**Text provided**
■ ■ ■ ■ ■ ■ ■
The more I read about the present rififi between the Pope and the traditionalists, the more I am taken back to that story from 1973 about a monastery in a remote place on Ireland’s Atlantic coast on which I wrote in Catholics, the Paradox. The film is remarkably faithful to the book by Brian Moore, which I bought and read. I was particularly concerned about the account of the Abbot’s loss of faith and his fairly easy capitulation to the priest sent from Rome to ensure the community’s compliance to the “new ways”. The book brings the story to a tidy end, but the film leaves a little more suspense and non-resolution. I noticed in the early 1980’s that there was no resolution and that it was fruitless for me to keep searching for something that probably never existed.
I am troubled by the renewal of Paul VI’s hostility to Archbishop Lefebvre in 1976 in the present decision of Pope Francis to curtail the ministry and work of the traditionalists (not the SSPX and sedevacantists which are at least in material schism) but the Fraternity of St Peter, Gricigliano and various other clerical societies and religious communities. At the same time, I am worried about many of the things I read and especially at the level of Facebook comments.
I am Catholic and Roman, I attend only the real Holy Mass, I reject Vatican II (you accept it) and I am very happy. Soft traditonalists in communion with modernist Rome would think about taking a more clear position towards modernism.
■ ■ ■ ■ ■ ■ ■
**Provided records**
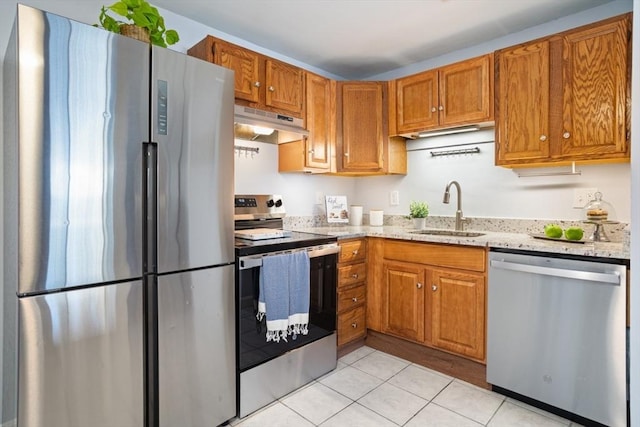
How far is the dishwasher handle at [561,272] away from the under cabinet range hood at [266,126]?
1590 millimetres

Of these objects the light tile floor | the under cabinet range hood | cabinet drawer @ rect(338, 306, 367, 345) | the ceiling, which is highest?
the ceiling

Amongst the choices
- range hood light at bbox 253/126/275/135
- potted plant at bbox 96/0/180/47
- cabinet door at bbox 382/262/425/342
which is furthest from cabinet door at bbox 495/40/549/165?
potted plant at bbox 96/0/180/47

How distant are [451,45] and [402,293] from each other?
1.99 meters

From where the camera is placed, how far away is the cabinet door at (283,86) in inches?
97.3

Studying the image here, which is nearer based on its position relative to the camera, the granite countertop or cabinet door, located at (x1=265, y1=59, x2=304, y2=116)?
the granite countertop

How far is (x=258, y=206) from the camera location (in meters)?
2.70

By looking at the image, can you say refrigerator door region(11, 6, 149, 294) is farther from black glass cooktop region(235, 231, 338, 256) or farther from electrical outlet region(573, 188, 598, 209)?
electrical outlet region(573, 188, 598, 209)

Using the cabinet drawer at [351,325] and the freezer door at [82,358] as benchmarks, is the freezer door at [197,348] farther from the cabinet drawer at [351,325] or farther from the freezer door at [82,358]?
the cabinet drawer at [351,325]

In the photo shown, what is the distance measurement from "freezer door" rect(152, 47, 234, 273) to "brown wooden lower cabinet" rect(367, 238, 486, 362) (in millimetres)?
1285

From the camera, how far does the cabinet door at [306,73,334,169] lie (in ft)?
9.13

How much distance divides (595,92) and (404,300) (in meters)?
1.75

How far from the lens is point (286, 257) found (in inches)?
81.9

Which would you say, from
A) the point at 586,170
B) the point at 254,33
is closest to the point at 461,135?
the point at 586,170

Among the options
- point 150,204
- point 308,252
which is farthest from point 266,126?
■ ■ ■ ■ ■ ■ ■
**Task requirements**
**A.** Using the text on the traditionalists, decide whether each statement agrees with it. Give yes or no for each, along with the exact words from the text that settle it.
(i) The film follows Brian Moore's book closely.
(ii) The book leaves the story unresolved.
(iii) The writer counts the SSPX among the groups affected by the decision of Pope Francis.
**B.** Translate this sentence from the text on the traditionalists into Spanish: "At the same time, I am worried about many of the things I read and especially at the level of Facebook comments."
**C.** Retype everything in the text on the traditionalists from "I am Catholic" down to "position towards modernism.".
Work from the text on the traditionalists only, not the material.

**Final answers**
**A.**
(i) Yes: "The film is remarkably faithful to the book by Brian Moore"
(ii) No: "The book brings the story to a tidy end"
(iii) No: "(not the SSPX and sedevacantists which are at least in material schism)"

**B.** Al mismo tiempo, me preocupan muchas de las cosas que leo, y especialmente en el ámbito de los comentarios de Facebook.

**C.**
I am Catholic and Roman, I attend only the real Holy Mass, I reject Vatican II (you accept it) and I am very happy. Soft traditonalists in communion with modernist Rome would think about taking a more clear position towards modernism.